** Zu erledigende Aufgaben **
A. Wie viele Jahre nach der Apokalypse setzt laut der Vorschau zu „Far Cry New Dawn“ die eigentliche Geschichte ein?
B. Zitiere aus der Vorschau zu „Far Cry New Dawn“ den Abschnitt, der bei „Ubisoft hat uns“ beginnt und bei „Was ist passiert?“ endet.

** Vorliegender Auszug **

● ● ●

Ubisoft hat uns vor kurzem eingeladen und die Möglichkeit gegeben, die ersten Spielstunden von „Far Cry New Dawn“ anzuschauen. Welche Eindrücke wir gewinnen konnten und ob wir für die Veröffentlichung eine positive Prognose abgeben können, lest ihr in dieser Preview.

Was ist passiert?

Die Ausgangssituation von „New Dawn“ ist durchaus interessant. Denn das Ende von „Far Cry 5“ hat die gängigen Spielregeln ausgehebelt und den Fanatiker Joseph Seed, der das gesamte Hope County terrorisierte und seine Anhänger auf eine scheinbar fiktive Apokalypse vorbereitete, gewinnen lassen. Nachdem der Spieler den Schurken stellte, wurden tatsächlich mehrere Nuklearschläge ausgelöst und die Vorhersage des falschen Propheten bewahrheiteten sich. 

Dieses Ende wirft die Fragen auf, ob Seed tatsächlich Kenntnisse hatte, von denen der Spieler nichts wusste, oder war alles eine Farce und nur ein unglücklicher Zufall? Warum wurde überhaupt ein Nuklearkrieg ausgelöst? Auch eine moralische Frage konnte durch das Ende aufgeworfen werden. Haben die Handlungen des Spielers und die damit zusammenhängende Zerschlagung des Kultes die Überlebensschancen der Bewohner des Countys in letzer Konsequenz drastisch verschlechtert? Was treibt Seed eigentlich nach dem vermeintlichen Weltende? Als mehr oder weniger direkte Fortsetzung hat „New Dawn“ damit ausreichend Potential für eine spannende Handlung.

Die Menscheit ändert sich nie

Die eigentliche Geschichte setzt 17 Jahre nach der Apokalypse wieder ein. Der nukleare Winter ist überstanden und die Natur hat sich zurückgekämpft. Anstatt karges, unwirtliches Ödland, erblüht überall in Hope County die Landschaft. Die Überlebenden konnten sich zu einer kleinen Gemeinde zusammenschließen und haben sich eine neue Heimat errichtet. Diese neu gewonnene Idylle wird jedoch zerstört, denn die Highwaymen, eine Gruppierung umherziehender Plünderer, haben sich ihren Weg nach Hope County gebahnt und drohen die harte Arbeit nieder zu reißen. Aus diesem Grund kontaktieren die Bewohner eine Task Force, die sich bereits beim Wiederaufbau verschiedenster Siedlungen hervorgetan hat. Als Mitglied dieser Truppe gelangt die Spielfigur in das krisengeschüttelte Gebiet. Doch wie so oft, kommt es anders als man denkt. Durch einen Hinterhalt wird der Großteil der Task Force ausgeschaltet und der Protagonist kann sich schwer verletzt retten. Nun liegt es in der Hand des Spielers, das Schicksal der Bewohner zum besseren zu formen.

● ● ●

** Material **
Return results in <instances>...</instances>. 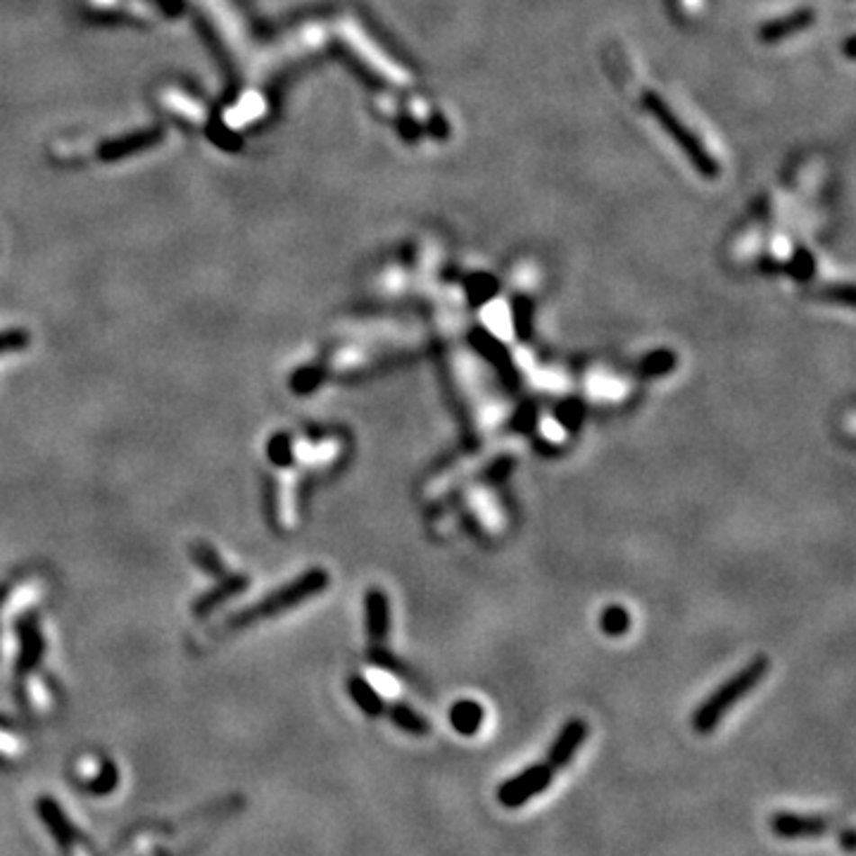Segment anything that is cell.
Here are the masks:
<instances>
[{"label": "cell", "instance_id": "cell-1", "mask_svg": "<svg viewBox=\"0 0 856 856\" xmlns=\"http://www.w3.org/2000/svg\"><path fill=\"white\" fill-rule=\"evenodd\" d=\"M769 673V659L766 657H757L752 659L750 664L743 666V669L737 671L735 676L728 678L718 690H714L709 698L704 699V704H699V709L695 711V716H692V728L699 735H709L714 730L718 728V724L724 721V716L728 714L733 707L743 698H747L759 683H761L763 678Z\"/></svg>", "mask_w": 856, "mask_h": 856}, {"label": "cell", "instance_id": "cell-2", "mask_svg": "<svg viewBox=\"0 0 856 856\" xmlns=\"http://www.w3.org/2000/svg\"><path fill=\"white\" fill-rule=\"evenodd\" d=\"M329 581H331V578H329V571L326 569L305 571L302 576L295 578V581L285 585V588L272 592L269 598L259 599L250 609L236 614V617L231 618V626L239 628V626L257 621V618L274 617V614H279V611H288L291 607H295V604L305 602V599L314 598V595H319L321 590H326V588H329Z\"/></svg>", "mask_w": 856, "mask_h": 856}, {"label": "cell", "instance_id": "cell-3", "mask_svg": "<svg viewBox=\"0 0 856 856\" xmlns=\"http://www.w3.org/2000/svg\"><path fill=\"white\" fill-rule=\"evenodd\" d=\"M552 778H554V770L545 761L528 766L517 776L507 778V780L500 783L498 802L505 809H518V806H524V804H528L538 795H543L552 785Z\"/></svg>", "mask_w": 856, "mask_h": 856}, {"label": "cell", "instance_id": "cell-4", "mask_svg": "<svg viewBox=\"0 0 856 856\" xmlns=\"http://www.w3.org/2000/svg\"><path fill=\"white\" fill-rule=\"evenodd\" d=\"M770 833L780 840H814L833 830V818L824 814H797V811H776L769 818Z\"/></svg>", "mask_w": 856, "mask_h": 856}, {"label": "cell", "instance_id": "cell-5", "mask_svg": "<svg viewBox=\"0 0 856 856\" xmlns=\"http://www.w3.org/2000/svg\"><path fill=\"white\" fill-rule=\"evenodd\" d=\"M585 737H588V724H585L583 718H569L557 733V737H554V743L550 744L545 763H547L554 773L566 769L578 754V750L583 747Z\"/></svg>", "mask_w": 856, "mask_h": 856}, {"label": "cell", "instance_id": "cell-6", "mask_svg": "<svg viewBox=\"0 0 856 856\" xmlns=\"http://www.w3.org/2000/svg\"><path fill=\"white\" fill-rule=\"evenodd\" d=\"M43 583L39 578H24L20 583L10 585L0 590V631H3V621L17 614H24L27 607H32L36 599L43 598Z\"/></svg>", "mask_w": 856, "mask_h": 856}, {"label": "cell", "instance_id": "cell-7", "mask_svg": "<svg viewBox=\"0 0 856 856\" xmlns=\"http://www.w3.org/2000/svg\"><path fill=\"white\" fill-rule=\"evenodd\" d=\"M366 633L376 647L385 643L388 631H391V602L381 588H372L366 592Z\"/></svg>", "mask_w": 856, "mask_h": 856}, {"label": "cell", "instance_id": "cell-8", "mask_svg": "<svg viewBox=\"0 0 856 856\" xmlns=\"http://www.w3.org/2000/svg\"><path fill=\"white\" fill-rule=\"evenodd\" d=\"M36 811H39L41 821L46 824V828L50 830V835L55 837V842L62 844V847H69V844L79 840V830L74 828V824L67 818L60 804H55L50 797H41L39 804H36Z\"/></svg>", "mask_w": 856, "mask_h": 856}, {"label": "cell", "instance_id": "cell-9", "mask_svg": "<svg viewBox=\"0 0 856 856\" xmlns=\"http://www.w3.org/2000/svg\"><path fill=\"white\" fill-rule=\"evenodd\" d=\"M483 716L485 711L483 707L473 699H459V702L452 704L450 709V724L452 728L457 730L459 735H476L481 725H483Z\"/></svg>", "mask_w": 856, "mask_h": 856}, {"label": "cell", "instance_id": "cell-10", "mask_svg": "<svg viewBox=\"0 0 856 856\" xmlns=\"http://www.w3.org/2000/svg\"><path fill=\"white\" fill-rule=\"evenodd\" d=\"M350 698L355 699V704L365 711L366 716H381L385 711V702L383 698H381V692L362 676L350 678Z\"/></svg>", "mask_w": 856, "mask_h": 856}, {"label": "cell", "instance_id": "cell-11", "mask_svg": "<svg viewBox=\"0 0 856 856\" xmlns=\"http://www.w3.org/2000/svg\"><path fill=\"white\" fill-rule=\"evenodd\" d=\"M391 721L400 730L410 733V735H428L431 733L428 718L424 714H419L417 709H412V707H407V704H392Z\"/></svg>", "mask_w": 856, "mask_h": 856}, {"label": "cell", "instance_id": "cell-12", "mask_svg": "<svg viewBox=\"0 0 856 856\" xmlns=\"http://www.w3.org/2000/svg\"><path fill=\"white\" fill-rule=\"evenodd\" d=\"M599 628H602L604 635L609 637H621L628 633L631 628V614L621 607V604H611L607 609L602 611V617H599Z\"/></svg>", "mask_w": 856, "mask_h": 856}, {"label": "cell", "instance_id": "cell-13", "mask_svg": "<svg viewBox=\"0 0 856 856\" xmlns=\"http://www.w3.org/2000/svg\"><path fill=\"white\" fill-rule=\"evenodd\" d=\"M673 366H676V357L666 350H657L643 359L640 369H643L644 376H664Z\"/></svg>", "mask_w": 856, "mask_h": 856}, {"label": "cell", "instance_id": "cell-14", "mask_svg": "<svg viewBox=\"0 0 856 856\" xmlns=\"http://www.w3.org/2000/svg\"><path fill=\"white\" fill-rule=\"evenodd\" d=\"M324 381V369L321 366H302L293 376V391L295 392H312L319 383Z\"/></svg>", "mask_w": 856, "mask_h": 856}, {"label": "cell", "instance_id": "cell-15", "mask_svg": "<svg viewBox=\"0 0 856 856\" xmlns=\"http://www.w3.org/2000/svg\"><path fill=\"white\" fill-rule=\"evenodd\" d=\"M117 778H120L117 766L103 763V770H100L98 776L94 778V783H91V792H95V795H110V792L117 788Z\"/></svg>", "mask_w": 856, "mask_h": 856}, {"label": "cell", "instance_id": "cell-16", "mask_svg": "<svg viewBox=\"0 0 856 856\" xmlns=\"http://www.w3.org/2000/svg\"><path fill=\"white\" fill-rule=\"evenodd\" d=\"M840 844H842V850L847 851V854H851V851L856 850V835H854V830H851V828H844V830H842V835H840Z\"/></svg>", "mask_w": 856, "mask_h": 856}]
</instances>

● ● ●

** Lösungen der Aufgaben **
A. 17 Jahre nach der Apokalypse.

B.
Ubisoft hat uns vor kurzem eingeladen und die Möglichkeit gegeben, die ersten Spielstunden von „Far Cry New Dawn“ anzuschauen. Welche Eindrücke wir gewinnen konnten und ob wir für die Veröffentlichung eine positive Prognose abgeben können, lest ihr in dieser Preview.

Was ist passiert?